I am a sucker for this sort of thing. Like all men, apparently, I cant help thinking about the Roman Empire every single day. And this is the sort of tool that helps me understand exactly what I’m thinking about.
Sasha Trubetskoy, formerly an undergrad at U. Chicago, has created a “subway-style diagram of the major Roman roads, based on the Empire of ca. 125 AD.” Drawing on Stanford’s ORBIS model, The Pelagios Project, and the Antonine Itinerary, Trubetskoy’s map combines well-known historic roads, like the Via Appia, with lesser-known ones (in somes cases given imagined names). If you want to get a sense of scale, it would take, Trubetskoy tells us, “two months to walk on foot from Rome to Byzantium. If you had a horse, it would only take you a month.”
great - i'd already used up my 15 times a day thinking about the roman empire and now you've pushed me into Andrew Tate levels of thinking about it. (shakes iron clad fist at Birmingham)
Isn't it a true fact that Roman roads were dead straight, because they were built for marching soldiers? So they didn't need bends to manage steeper gradients and the like.
great - i'd already used up my 15 times a day thinking about the roman empire and now you've pushed me into Andrew Tate levels of thinking about it. (shakes iron clad fist at Birmingham)

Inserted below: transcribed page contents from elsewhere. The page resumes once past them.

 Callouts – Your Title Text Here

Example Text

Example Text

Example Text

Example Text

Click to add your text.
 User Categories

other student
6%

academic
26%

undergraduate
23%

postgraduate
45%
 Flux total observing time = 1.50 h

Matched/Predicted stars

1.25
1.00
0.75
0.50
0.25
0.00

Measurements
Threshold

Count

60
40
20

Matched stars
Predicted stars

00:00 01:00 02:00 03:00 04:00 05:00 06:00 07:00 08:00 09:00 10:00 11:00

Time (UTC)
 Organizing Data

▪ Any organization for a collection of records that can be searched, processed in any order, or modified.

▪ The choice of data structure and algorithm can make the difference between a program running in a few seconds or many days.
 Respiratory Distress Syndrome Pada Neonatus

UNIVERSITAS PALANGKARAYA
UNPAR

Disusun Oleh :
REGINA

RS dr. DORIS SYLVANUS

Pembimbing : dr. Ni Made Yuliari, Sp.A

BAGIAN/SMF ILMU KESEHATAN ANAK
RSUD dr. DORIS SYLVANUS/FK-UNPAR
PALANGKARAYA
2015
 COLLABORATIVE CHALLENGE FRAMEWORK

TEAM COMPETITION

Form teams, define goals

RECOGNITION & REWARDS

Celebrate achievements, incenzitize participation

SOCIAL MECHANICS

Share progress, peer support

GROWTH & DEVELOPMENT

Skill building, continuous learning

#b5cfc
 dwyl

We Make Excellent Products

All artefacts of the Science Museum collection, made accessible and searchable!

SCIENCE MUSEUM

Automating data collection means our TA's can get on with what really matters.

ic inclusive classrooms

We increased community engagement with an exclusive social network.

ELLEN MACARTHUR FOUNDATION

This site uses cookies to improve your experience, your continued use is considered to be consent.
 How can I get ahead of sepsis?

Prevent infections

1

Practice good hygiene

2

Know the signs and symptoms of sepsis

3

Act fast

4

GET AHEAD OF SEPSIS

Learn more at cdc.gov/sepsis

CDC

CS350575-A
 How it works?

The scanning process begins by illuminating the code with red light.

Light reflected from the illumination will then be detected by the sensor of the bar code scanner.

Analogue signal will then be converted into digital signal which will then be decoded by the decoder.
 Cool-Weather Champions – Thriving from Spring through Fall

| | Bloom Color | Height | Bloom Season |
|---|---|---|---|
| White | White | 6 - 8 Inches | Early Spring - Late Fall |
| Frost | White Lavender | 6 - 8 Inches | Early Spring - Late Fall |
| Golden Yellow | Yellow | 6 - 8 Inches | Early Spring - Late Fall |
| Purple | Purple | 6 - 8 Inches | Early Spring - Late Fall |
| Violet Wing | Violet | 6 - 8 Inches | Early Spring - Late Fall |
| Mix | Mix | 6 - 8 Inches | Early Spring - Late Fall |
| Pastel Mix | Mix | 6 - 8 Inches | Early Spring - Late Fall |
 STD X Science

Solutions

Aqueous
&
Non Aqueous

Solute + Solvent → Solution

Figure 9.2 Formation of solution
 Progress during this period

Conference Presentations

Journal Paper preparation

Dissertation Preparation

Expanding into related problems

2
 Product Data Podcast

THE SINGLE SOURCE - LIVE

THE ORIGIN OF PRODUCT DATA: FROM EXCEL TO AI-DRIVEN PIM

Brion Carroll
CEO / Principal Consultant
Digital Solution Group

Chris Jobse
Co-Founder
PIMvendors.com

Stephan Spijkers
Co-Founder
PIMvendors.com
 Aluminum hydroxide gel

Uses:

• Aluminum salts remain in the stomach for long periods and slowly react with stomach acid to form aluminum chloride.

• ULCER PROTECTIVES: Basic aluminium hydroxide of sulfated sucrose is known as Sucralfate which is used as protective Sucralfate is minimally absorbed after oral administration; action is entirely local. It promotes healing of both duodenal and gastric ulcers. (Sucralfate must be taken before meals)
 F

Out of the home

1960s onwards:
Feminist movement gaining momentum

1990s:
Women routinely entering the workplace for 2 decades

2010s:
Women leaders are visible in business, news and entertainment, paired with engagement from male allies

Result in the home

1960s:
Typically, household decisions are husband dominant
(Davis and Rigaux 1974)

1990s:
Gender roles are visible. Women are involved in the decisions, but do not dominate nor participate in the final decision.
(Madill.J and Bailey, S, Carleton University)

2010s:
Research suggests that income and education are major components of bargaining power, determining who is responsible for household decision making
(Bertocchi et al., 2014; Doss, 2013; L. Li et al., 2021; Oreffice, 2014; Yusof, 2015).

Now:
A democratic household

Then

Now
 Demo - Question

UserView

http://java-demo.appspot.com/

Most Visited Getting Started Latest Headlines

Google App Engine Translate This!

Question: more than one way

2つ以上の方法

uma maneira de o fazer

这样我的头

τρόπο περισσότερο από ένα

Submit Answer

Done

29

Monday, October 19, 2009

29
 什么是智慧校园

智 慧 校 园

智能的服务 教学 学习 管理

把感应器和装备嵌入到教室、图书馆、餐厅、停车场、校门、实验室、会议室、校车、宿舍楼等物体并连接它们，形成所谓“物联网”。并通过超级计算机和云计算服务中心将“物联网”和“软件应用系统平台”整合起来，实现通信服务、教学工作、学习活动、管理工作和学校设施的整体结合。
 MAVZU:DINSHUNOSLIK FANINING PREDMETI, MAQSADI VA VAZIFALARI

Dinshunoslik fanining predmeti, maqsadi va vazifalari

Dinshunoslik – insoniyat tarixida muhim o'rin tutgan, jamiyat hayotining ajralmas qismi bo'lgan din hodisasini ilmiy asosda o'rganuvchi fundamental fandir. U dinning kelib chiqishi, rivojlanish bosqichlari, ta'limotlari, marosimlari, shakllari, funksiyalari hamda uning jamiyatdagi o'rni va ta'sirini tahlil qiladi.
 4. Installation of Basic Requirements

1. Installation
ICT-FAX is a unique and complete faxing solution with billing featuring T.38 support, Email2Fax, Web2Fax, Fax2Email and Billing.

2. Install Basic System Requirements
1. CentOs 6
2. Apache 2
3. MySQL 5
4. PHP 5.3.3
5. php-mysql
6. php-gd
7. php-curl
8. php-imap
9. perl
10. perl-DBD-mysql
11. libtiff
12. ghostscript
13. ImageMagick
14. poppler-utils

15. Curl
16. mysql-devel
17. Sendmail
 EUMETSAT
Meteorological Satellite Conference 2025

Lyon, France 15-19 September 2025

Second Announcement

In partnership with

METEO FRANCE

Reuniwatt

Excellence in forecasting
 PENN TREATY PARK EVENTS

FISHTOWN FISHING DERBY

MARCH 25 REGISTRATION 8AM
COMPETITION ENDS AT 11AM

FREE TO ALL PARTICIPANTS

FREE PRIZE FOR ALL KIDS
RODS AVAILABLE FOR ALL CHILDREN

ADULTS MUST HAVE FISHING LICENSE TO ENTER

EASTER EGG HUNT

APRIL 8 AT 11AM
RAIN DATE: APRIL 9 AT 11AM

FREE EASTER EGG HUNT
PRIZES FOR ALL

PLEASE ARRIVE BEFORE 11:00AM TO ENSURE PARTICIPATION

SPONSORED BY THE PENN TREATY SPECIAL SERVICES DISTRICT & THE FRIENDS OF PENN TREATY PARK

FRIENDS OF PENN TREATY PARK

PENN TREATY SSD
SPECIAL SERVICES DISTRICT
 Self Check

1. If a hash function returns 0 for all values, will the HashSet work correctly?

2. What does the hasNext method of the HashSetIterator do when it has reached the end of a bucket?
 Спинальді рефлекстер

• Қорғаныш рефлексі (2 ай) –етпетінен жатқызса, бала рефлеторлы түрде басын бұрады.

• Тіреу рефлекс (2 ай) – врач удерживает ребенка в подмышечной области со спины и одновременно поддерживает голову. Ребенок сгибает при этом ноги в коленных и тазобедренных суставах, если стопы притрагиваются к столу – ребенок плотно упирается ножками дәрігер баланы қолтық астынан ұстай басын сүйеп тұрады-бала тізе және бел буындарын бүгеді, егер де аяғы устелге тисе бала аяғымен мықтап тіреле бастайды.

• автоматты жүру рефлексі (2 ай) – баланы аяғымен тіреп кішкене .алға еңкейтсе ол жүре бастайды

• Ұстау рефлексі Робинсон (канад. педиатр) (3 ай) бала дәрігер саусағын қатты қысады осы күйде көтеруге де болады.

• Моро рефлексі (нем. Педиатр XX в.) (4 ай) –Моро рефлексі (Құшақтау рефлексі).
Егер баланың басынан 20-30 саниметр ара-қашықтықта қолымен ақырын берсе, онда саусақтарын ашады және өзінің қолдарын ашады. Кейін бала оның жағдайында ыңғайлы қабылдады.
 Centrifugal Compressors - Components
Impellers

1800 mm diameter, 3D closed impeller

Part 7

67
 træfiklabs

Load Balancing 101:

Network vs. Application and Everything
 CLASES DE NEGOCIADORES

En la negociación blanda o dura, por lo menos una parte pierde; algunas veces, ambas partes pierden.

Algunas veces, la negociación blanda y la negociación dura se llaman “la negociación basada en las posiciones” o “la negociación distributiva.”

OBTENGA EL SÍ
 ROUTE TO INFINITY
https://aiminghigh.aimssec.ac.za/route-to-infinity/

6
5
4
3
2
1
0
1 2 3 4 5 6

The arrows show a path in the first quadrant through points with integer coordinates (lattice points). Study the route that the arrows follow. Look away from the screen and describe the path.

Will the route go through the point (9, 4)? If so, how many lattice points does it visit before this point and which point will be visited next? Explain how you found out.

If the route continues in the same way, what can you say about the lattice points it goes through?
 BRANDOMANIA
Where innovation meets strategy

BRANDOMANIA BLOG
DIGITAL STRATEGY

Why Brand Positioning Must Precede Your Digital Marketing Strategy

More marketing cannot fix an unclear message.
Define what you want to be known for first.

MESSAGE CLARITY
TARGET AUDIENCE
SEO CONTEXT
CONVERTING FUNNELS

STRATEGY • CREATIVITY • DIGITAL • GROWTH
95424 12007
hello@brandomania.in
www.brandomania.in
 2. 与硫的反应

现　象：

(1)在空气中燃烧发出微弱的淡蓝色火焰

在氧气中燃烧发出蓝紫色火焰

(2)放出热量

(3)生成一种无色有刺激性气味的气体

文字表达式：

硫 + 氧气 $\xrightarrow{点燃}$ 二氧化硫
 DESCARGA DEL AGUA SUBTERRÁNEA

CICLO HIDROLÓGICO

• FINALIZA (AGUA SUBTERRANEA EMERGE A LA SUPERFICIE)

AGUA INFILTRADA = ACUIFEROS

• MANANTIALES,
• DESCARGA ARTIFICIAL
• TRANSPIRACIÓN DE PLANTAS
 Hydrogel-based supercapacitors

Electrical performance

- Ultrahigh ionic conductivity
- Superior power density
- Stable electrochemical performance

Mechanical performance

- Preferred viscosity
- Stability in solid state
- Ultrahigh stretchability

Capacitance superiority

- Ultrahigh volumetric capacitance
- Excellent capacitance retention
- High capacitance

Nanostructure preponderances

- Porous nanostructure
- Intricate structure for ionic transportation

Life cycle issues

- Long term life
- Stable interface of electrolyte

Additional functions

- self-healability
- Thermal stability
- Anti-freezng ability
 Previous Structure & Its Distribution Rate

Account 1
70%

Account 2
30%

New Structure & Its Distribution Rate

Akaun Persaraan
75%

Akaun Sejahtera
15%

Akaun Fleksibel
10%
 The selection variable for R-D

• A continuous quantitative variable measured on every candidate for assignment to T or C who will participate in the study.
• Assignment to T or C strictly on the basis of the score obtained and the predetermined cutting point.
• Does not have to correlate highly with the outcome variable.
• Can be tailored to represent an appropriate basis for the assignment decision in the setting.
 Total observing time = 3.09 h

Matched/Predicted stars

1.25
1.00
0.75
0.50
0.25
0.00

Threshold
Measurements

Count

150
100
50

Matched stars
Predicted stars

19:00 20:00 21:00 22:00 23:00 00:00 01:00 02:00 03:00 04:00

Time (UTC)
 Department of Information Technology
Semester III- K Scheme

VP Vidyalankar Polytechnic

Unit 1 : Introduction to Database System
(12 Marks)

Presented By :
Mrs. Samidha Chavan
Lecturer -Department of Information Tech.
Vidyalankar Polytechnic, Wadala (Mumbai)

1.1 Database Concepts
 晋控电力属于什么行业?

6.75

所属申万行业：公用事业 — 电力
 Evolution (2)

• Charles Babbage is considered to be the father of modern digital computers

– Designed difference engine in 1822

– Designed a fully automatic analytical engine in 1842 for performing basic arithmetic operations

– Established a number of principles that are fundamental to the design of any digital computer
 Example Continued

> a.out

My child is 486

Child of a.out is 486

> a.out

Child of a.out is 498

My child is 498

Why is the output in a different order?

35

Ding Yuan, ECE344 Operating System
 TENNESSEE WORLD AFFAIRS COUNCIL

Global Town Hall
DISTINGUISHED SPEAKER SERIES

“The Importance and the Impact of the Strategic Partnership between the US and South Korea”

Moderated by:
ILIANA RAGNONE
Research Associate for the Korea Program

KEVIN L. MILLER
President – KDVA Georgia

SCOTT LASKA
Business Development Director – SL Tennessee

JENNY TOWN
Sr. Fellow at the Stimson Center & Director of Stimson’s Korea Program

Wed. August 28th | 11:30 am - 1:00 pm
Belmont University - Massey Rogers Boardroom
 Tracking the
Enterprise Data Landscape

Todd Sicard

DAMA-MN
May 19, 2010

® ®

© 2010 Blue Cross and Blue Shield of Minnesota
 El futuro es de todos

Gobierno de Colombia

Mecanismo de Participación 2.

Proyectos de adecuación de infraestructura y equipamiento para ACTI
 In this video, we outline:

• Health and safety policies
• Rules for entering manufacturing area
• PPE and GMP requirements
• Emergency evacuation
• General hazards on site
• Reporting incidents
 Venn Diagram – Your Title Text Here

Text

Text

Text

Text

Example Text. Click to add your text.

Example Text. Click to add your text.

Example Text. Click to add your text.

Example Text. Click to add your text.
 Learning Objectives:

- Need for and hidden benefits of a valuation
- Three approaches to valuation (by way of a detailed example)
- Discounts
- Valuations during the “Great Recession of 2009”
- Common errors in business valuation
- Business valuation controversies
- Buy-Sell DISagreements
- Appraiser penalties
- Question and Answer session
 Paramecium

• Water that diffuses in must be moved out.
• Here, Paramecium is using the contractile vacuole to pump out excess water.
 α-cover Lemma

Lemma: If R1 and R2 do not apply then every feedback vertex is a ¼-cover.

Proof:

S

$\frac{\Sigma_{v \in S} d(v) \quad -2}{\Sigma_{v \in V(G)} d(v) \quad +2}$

Cool tool, I am a fan of the interactive map that you can use to calculates travel times in the Roman Empire https://orbis.stanford.edu/
That is nuts. Who would go to all that trouble?
Excuse me have you met academics.
I think about the Roman Empire occasionally, but I think about Jacinda Barrett and Nicole Kidman more.
Funny. I hadn't thought once of the Roman Empire today until I saw this. Makes me regret that my middle school Latin didn't stick.
Isn't it a true fact that Roman roads were dead straight, because they were built for marching soldiers? So they didn't need bends to manage steeper gradients and the like.